Among those seeking to re-connect to their charedi relatives are a 57-year old grandmother, Shosh Or, who has never seen four of her five charedi grandchildren born to her son Omer, a musician, who became religious and subsequently rejected his single mother’s secular lifestyle. She is bitter and angry at the rabbis and the entire religious community whom she believes alienated her son from her. Her dream is to reconcile with him and bring him back into her life. Her mentor is a dynamic mother of 11, Yael Mizrachi. In addition to raising her huge family, Mizrachi manages a government office, is active in Ezer Mizion, and writes a column in a religious women’s magazine. Interestingly, when Mizrachi was expecting her quadruplets 21 years ago, she was assisted financially and emotionally by the organization Just One Life, which has close ties to our community of Teaneck, having been founded and supported these many years by the Forgash family of Teaneck as well as others.

The rules of the two-week undertaking are that for the first 36 hours, the secular seeker must shadow her/his mentor in silence, only using a tiny video to record his/her feelings along the way. These 36 hours are painful to the seekers as they are exposed to a way of life and thinking that is not only alien to them but flies in the face of their own way of thinking. These deeply emotional reactions will be used later in the healing and reconciliation process.

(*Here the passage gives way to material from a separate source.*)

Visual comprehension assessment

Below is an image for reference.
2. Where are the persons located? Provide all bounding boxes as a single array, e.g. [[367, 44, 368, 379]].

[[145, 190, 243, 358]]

The other four pairs consist of a former soccer star, father of current soccer stars, mentored by a rabbi who himself was a former Krav Maga champion, seeking his religious brother from whom he has been alienated for 30 years. The next pair is a 30-year-old children’s theater actor, alienated for 18 years from his twin brother who is now a Breslov chasid living in Yavne’el. His mentor is a 48-year-old giant Breslover chasid who gives internet shiurim on the Torah of Rav Nachman and is a favorite chasid of the head of the Breslov community, Rav Shalom Arush. Bella Ravuy, 32, born in Russia, feels that her father, who has remarried and now heads a charedi family of six children, has rejected her because of her secular lifestyle. She craves her father’s love and acceptance into his new family. She is mentored by Dr. Nurit Sirkus-Bank, 55, an art researcher, born in Boston, who drew closer to Yiddishkeit through the Biala Rebbe and now lives a full chasidic lifestyle with her family.

The final pair is Gil Pinkus, a 57-year-old Intel engineer, whose brother Barak became religious 20 years ago and separated from the family. To fulfill his father’s dying wishes, Pinkus wants to reunite with his brother. He is mentored by Rabbi Rafael Kleinman, 59, a sought-after Jewish mechanech, educator, who grew up secular in Tel Aviv and was at the crux of a successful career in musical entertainment when he became charedi.

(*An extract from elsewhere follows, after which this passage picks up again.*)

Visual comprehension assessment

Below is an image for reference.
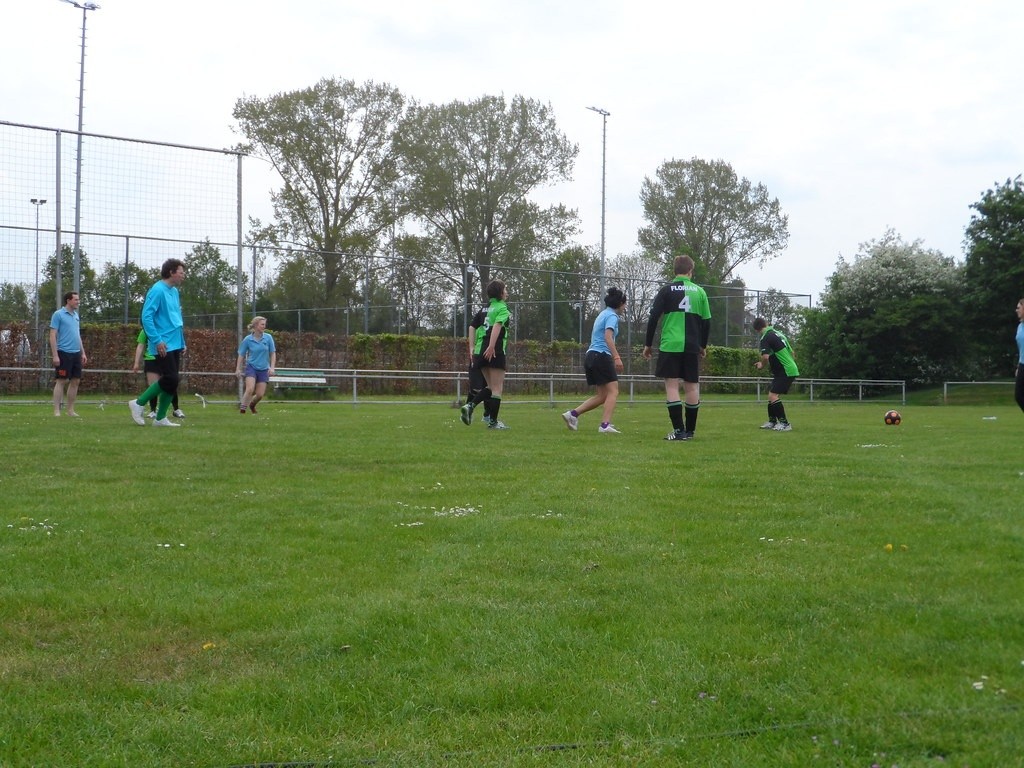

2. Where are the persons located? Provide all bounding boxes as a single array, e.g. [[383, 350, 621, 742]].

[[642, 254, 712, 441], [562, 286, 628, 434], [460, 279, 512, 430], [128, 257, 190, 428], [235, 315, 277, 415], [1014, 298, 1024, 413], [752, 317, 800, 432], [49, 291, 88, 418]]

During the process toward reconciliation, the seeker and his/her mentor share many intense experiences including a trip to the Baba Sali community in Netivot, participation in a Motzei Shabbos farbrengen, and even a quick trip to Uman! As the mentors make contact with the charedi relatives, we live through the turbulent emotions of the seekers as they await the results of these initial contacts. The final episodes may require a box or two of Kleenex.

The series is conducted in Hebrew with Hebrew subtitles. But even for those in our community whose Hebrew may not be strong, the emotion and depth of feelings between the seekers and their mentors and finally between the seekers and their long-lost relatives will come through to the viewer. This is a series that should not be missed and that will engender many meaningful conversations and reactions.